Scrive, scrive ancora su quel suo quadernino. Che nervoso.

«Lo amava?»

«Credevo di sì, ma poi mi sono resa conto che non volevo sposarlo e l’ho lasciato.»

«Non ha mai pensato che aveva semplicemente bisogno di più tempo?»

«No, avevo capito che non lo amavo più.»

«Ed ora?»

«Ora cosa?»

«Lo ama ancora?»

Rido.

Scrive. Perché diamine mi sono messa a ridere? Cioè, è una sciocchezza quella che ha detto, io non lo amo più. Io non lo amo più da tanto tempo ormai.

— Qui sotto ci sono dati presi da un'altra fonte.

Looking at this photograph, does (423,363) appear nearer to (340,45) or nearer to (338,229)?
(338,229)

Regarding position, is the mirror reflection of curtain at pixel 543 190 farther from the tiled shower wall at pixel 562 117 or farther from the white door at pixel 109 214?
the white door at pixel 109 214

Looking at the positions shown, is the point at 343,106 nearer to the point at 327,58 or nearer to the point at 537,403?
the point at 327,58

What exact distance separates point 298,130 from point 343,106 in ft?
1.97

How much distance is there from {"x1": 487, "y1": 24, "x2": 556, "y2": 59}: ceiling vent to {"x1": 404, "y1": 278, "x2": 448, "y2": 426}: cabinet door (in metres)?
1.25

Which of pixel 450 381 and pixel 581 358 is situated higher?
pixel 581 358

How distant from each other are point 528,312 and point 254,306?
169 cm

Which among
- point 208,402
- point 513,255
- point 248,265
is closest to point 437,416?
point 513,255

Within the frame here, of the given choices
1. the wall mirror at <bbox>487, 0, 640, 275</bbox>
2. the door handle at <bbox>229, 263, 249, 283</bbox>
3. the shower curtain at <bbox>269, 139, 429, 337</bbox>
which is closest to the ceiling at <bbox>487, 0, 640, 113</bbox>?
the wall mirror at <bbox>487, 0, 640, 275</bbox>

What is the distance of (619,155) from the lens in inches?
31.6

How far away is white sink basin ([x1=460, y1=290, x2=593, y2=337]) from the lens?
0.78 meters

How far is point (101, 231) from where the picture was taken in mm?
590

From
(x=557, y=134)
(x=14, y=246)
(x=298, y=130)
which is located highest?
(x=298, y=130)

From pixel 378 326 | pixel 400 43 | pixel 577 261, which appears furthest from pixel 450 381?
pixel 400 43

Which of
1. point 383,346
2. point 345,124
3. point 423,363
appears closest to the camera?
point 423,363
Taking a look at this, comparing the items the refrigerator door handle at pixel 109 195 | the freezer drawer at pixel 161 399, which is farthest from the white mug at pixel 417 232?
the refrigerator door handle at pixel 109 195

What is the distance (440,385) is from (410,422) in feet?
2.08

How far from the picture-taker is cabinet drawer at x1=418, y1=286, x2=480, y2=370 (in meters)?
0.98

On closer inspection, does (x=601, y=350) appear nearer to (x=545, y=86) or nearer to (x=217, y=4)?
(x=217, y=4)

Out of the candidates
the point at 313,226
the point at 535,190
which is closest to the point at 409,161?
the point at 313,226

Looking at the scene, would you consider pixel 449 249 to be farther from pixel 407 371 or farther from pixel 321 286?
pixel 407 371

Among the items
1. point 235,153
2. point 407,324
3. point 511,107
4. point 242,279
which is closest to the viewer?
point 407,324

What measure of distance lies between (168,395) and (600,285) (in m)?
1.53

«Bene. Vuole aggiungere qualche altro dettaglio?»

«No... no, nient’altro.»

«Molto bene. Le consiglio di assumere della Valeriana, per dormire meglio. Inizi col fare un piccolo sforzo, è tutta una questione di volontà. Anche se non ne ha voglia, provi ad uscire con qualcuno.»

«Va bene.» Valeriana. Odio utilizzare farmaci.

«Quando ci rivediamo?»

«La settimana prossima?»

«Va benissimo. Martedì prossimo alle 17:00?»

«D’accordo. Senta... Saranno le 17:00 davvero? Non so se avrò altri impegni martedì prossimo, quindi non sono sicura di poter venire alle 17:00 per entrare alle 19:00...»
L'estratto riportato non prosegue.